### Exercise directions
Decide whether each statement below agrees with the article on Laura Bush's interview, answering yes or no and quoting the words of the article that decide it. 1. Jenna Bush's wedding will be held at the White House. 2. Laura Bush has served as ambassador for Heart Truth since 2003. 3. About two hundred guests attended the wedding of Laura and George W. Bush.
Segment Start: Given passage
Feb. 1, 2008 -- First Lady Laura Bush will be spending her last year in the White House working to raise awareness of heart disease, planning her daughter's springtime wedding and trying to stay above the political fray.
In a candid interview with "Good Morning America," Bush spoke about her work with Heart Truth; plans for Jenna Bush's Crawford, Texas, wedding; Bill Clinton's role in his wife's campaign and even her husband's former drinking.
Bush and GMA anchor Diane Sawyer wore red in honor of the "Red Dress Project," which encourages women to wear red on the first Friday in February as a national reminder that heart disease is the number-one killer of American women, claiming the lives of 480,000 U.S. women each year.
As a presidential spouse, Bush said that watching former President Clinton campaign for his wife "makes for great theater, there's no doubt about it."
Asked what she thought about his involvement on the campaign, Bush said "I think he's doing what comes very naturally to him, and that is defending his wife … Anyone would expect their spouse to do that. And, you know, whether or not they cross the line, I guess, other people have to judge."
On Monday Bush watched her husband give his final State of the Union address, which she described as "always slightly high-tension," with her twin daughters Jenna and Barbara at her side.
"It's actually very interesting because, of course, we're sitting in the gallery where we can look down and see everyone's response. We see the whole floor below, the Republicans standing up to applaud or … all of the looks from the other side [laughs]. And that was fun. It was fun. It was fun for us to talk about it later," Bush said.
As a loyal Republican, Bush says she'll support whoever wins the party's presidential nomination.
Despite great anticipation of a White House wedding, Bush says she's looking forward to Jenna's, which will take place at the family ranch in Crawford, Texas, this spring.
"I sort of halfway hoped it would be at the White House. But I always knew the whole time that Jenna wanted it to be at home. And I don't blame her. It'll be small and it'll be private, and you know, just be perfect for Jenna and just what she wants," said Bush, adding that the number of attendees would be "a couple of hundred of people actually."
"So who's most likely to cry when she's coming down the aisle?" Sawyer asked.
"Her dad," Bush replied without missing a beat. "Not even close. He wept ... at our rehearsal dinner when he gave me the toast [laughs]."
That was more than 30 years ago, when Laura and George W. were married in nearby Midland, Texas, in a ceremony Bush described as "a very small wedding. It was only 75 people, and I didn't have any attendants. You know, I don't have any sisters. I just shopped at a store in Austin and bought the silk skirt and blouse."
As her daughter enters her own marriage, Bush wants Jenna to know "how important it is to be able to laugh together."
"One thing I see in Jenna and Henry is that they have that. They like to laugh together. I also think they really care for each other and they show how they care, literally care for each other, and I appreciate that," Bush said.
Since 2003, the first lady has served as ambassador for Heart Truth, an organization to promote awareness of heart disease. This year she's proud to say that there were approximately 17,000 fewer deaths from heart disease.
Bush gives credit for the drop to the National Heart, Lung and Blood Institute, and to the Red Dress Project, for getting the word out. One of the project's main goals has been to get American women to realize that it isn't just a man's disease.
Unlike men, when women experience the symptoms of heart disease such as pain in the jaw, pain in the neck, pain in the left arm, pain in the center of the chest, a burning sensation in the back, extreme fatigue and difficulty breathing, they don't immediately get help.
Segment End: Given passage
Segment Start: Supplied entries
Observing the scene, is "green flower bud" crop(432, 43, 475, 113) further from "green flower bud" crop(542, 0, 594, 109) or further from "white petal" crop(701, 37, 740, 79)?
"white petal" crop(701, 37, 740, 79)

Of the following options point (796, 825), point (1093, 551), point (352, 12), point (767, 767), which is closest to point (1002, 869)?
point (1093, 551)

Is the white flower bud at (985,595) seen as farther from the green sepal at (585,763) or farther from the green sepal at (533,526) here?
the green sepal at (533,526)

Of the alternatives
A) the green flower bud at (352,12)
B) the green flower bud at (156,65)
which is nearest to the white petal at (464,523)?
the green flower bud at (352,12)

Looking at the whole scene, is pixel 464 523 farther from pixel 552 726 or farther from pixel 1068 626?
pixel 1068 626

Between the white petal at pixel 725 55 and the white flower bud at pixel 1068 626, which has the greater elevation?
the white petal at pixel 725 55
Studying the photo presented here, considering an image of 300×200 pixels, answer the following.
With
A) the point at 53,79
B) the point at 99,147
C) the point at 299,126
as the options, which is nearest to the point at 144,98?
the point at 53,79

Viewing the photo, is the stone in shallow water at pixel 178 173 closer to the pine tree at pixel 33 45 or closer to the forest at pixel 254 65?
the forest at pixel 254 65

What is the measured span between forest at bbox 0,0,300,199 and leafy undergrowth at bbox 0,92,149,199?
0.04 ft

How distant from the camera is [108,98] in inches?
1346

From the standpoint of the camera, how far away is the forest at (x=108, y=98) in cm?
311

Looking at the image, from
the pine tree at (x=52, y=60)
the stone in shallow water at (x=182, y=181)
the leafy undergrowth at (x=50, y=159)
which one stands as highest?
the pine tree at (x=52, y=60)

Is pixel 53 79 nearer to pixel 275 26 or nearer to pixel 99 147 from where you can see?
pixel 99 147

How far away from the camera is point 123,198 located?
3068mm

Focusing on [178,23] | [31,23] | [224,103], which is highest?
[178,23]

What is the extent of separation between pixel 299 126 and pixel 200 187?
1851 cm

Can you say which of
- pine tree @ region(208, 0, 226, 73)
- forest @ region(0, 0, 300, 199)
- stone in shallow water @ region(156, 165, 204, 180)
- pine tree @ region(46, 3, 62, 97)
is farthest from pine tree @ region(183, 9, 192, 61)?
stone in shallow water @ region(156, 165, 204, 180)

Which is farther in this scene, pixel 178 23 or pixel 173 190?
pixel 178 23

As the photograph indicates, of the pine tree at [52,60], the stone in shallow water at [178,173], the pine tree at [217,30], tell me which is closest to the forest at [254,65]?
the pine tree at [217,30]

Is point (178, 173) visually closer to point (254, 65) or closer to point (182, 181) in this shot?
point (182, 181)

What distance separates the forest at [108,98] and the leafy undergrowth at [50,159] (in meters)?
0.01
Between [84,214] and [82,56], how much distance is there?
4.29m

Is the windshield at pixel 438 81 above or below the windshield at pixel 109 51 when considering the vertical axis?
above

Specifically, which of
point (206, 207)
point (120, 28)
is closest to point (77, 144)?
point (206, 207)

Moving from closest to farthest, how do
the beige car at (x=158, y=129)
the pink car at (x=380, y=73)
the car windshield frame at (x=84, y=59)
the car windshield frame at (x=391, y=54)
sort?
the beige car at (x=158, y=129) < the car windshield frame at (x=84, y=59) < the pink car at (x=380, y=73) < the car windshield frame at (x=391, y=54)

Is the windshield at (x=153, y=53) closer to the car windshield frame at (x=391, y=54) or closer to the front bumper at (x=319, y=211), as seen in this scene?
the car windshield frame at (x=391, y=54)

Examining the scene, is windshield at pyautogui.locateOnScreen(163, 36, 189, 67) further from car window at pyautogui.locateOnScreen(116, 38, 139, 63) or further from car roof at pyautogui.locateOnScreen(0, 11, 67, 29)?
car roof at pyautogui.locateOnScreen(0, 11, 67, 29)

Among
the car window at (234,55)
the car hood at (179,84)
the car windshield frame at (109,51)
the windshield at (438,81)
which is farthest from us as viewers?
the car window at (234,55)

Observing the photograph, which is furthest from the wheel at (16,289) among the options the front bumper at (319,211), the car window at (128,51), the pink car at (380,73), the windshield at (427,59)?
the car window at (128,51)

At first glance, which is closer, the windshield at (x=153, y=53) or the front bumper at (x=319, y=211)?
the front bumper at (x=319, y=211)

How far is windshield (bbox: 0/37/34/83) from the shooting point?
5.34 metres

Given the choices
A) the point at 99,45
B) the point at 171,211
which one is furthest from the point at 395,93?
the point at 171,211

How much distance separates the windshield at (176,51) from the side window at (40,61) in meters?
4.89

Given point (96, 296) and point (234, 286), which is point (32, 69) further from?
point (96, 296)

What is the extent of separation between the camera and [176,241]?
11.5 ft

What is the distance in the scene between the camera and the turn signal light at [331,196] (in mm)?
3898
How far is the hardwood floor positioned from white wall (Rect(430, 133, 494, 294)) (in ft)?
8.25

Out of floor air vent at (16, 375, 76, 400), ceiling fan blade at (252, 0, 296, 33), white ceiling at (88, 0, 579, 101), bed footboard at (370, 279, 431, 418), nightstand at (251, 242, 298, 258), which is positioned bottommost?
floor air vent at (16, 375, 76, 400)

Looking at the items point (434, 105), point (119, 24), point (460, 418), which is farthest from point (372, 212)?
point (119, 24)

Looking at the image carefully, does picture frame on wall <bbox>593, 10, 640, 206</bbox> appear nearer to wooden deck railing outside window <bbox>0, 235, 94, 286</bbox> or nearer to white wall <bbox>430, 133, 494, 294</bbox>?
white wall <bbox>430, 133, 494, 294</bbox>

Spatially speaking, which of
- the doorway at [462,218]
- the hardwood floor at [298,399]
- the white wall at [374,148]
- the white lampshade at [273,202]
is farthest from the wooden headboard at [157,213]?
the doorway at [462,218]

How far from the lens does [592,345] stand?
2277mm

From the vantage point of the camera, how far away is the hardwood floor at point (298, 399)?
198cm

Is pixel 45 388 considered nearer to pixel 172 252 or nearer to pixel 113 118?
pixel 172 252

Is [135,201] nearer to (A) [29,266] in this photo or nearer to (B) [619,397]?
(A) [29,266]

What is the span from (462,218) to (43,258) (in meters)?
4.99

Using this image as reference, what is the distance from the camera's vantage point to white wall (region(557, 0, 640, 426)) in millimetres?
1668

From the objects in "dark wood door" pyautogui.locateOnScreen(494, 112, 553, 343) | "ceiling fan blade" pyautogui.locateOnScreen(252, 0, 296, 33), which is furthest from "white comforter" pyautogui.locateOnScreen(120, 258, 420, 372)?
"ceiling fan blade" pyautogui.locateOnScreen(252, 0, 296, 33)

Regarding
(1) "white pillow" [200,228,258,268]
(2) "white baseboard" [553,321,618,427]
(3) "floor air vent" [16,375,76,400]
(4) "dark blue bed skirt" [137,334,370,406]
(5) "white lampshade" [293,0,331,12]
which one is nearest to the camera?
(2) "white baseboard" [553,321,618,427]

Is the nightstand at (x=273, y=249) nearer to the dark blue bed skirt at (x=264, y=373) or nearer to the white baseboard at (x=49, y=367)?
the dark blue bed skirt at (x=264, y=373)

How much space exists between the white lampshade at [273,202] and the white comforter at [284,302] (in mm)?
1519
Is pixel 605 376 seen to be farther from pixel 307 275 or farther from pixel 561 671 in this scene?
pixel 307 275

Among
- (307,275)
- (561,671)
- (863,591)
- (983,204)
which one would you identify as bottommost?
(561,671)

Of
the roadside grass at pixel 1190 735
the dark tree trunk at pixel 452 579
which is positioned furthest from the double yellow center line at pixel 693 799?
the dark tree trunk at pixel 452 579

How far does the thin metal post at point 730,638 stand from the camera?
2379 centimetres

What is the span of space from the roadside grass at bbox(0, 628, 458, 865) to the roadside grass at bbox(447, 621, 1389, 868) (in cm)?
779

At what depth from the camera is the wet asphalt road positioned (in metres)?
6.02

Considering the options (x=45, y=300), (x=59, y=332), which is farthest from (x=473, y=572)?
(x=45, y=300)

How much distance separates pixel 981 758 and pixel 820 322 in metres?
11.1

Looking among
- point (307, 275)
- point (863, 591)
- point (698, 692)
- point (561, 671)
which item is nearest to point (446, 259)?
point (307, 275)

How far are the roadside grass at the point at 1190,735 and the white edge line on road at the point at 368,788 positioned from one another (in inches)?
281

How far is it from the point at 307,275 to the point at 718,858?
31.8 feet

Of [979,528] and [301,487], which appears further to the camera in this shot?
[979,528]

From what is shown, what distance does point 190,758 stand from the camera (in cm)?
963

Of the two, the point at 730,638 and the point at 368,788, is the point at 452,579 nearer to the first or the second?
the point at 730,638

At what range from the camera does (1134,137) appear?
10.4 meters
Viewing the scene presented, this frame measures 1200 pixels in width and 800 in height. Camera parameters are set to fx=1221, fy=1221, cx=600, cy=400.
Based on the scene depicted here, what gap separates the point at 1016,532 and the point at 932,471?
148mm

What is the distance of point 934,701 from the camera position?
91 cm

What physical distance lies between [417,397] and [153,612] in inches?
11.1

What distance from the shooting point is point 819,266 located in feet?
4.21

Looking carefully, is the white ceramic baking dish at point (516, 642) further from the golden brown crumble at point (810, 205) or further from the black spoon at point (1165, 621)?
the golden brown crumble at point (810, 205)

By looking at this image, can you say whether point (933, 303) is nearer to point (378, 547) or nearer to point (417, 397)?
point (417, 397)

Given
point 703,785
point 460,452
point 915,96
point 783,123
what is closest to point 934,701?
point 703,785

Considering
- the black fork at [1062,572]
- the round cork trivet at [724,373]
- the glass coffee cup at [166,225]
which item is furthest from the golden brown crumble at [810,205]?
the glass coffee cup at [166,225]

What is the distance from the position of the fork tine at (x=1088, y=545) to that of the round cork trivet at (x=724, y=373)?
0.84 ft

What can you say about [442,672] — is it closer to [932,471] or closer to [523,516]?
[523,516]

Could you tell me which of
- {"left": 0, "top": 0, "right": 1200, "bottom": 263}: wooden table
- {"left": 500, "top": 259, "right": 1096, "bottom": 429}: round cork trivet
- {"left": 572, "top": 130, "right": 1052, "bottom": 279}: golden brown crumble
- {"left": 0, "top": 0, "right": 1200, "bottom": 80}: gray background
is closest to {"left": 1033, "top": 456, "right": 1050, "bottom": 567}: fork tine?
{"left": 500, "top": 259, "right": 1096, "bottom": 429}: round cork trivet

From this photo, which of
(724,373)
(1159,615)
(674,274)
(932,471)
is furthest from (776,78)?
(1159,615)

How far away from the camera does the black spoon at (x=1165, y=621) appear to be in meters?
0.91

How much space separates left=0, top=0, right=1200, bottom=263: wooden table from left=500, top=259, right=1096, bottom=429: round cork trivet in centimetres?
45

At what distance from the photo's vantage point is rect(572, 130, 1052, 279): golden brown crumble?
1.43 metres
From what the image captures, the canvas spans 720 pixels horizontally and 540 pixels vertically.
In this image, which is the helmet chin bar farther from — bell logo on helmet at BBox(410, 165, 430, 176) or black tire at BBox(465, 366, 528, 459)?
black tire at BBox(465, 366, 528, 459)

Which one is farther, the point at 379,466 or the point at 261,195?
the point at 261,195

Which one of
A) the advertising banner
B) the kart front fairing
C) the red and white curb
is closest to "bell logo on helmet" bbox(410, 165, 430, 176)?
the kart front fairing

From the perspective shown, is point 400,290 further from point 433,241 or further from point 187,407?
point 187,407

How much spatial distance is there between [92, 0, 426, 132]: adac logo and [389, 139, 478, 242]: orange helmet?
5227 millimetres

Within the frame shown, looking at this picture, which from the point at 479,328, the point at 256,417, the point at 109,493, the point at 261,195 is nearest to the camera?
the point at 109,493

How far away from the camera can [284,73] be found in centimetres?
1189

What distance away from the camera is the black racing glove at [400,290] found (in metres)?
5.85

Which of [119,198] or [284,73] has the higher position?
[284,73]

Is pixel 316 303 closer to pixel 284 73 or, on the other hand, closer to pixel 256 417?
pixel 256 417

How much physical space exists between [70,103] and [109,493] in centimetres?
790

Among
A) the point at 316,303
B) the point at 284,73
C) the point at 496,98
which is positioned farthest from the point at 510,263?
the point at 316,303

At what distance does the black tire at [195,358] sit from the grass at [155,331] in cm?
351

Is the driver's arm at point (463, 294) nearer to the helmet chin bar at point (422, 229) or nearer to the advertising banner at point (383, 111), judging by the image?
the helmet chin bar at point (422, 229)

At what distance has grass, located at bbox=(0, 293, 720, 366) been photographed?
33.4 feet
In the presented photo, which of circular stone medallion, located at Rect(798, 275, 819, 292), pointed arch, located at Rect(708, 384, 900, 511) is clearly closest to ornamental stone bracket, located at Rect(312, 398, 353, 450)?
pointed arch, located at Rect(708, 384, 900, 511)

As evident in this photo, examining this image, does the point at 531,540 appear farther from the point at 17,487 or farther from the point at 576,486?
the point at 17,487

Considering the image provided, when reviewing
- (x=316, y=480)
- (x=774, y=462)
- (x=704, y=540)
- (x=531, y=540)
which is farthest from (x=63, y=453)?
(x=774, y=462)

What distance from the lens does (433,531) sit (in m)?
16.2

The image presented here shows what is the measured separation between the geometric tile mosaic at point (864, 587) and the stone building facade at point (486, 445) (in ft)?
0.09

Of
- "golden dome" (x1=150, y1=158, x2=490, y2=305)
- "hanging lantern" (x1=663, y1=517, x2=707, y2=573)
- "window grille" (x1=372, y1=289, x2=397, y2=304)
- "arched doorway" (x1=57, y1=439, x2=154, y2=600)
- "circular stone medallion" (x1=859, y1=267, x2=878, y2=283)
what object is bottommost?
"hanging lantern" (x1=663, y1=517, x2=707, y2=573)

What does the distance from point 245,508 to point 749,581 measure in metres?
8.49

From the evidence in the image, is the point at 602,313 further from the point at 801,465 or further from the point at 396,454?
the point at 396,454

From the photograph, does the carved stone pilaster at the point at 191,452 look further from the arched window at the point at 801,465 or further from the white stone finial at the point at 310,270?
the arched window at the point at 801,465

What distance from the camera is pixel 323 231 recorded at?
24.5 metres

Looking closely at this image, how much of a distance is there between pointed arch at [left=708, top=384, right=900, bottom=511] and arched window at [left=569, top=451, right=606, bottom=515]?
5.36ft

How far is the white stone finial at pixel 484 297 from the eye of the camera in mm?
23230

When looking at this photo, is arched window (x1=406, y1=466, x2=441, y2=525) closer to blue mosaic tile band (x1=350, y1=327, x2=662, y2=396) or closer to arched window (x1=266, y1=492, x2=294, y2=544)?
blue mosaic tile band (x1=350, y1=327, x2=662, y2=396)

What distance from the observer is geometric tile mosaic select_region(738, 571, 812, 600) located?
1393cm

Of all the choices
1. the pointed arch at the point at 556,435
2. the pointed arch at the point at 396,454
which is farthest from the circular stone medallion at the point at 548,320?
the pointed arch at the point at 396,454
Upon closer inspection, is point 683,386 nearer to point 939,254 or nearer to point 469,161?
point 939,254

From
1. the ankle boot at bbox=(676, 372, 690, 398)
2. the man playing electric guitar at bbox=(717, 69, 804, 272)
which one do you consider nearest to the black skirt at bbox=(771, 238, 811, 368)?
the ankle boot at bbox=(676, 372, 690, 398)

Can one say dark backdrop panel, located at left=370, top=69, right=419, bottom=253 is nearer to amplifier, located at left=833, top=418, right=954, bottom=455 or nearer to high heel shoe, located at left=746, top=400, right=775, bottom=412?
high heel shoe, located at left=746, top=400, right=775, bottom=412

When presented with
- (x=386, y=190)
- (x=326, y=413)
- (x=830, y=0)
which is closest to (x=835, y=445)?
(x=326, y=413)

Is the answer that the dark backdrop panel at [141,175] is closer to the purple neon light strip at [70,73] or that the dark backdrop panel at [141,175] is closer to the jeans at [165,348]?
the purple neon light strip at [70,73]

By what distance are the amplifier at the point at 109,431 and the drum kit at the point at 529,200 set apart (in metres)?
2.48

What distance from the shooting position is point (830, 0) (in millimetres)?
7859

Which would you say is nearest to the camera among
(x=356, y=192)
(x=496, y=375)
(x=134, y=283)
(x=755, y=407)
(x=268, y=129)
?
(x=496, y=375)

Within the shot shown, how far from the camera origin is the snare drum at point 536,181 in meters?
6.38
Segment End: Supplied entries
### Response below
1. No: "which will take place at the family ranch in Crawford, Texas, this spring."
2. Yes: "Since 2003, the first lady has served as ambassador for Heart Truth"
3. No: "It was only 75 people"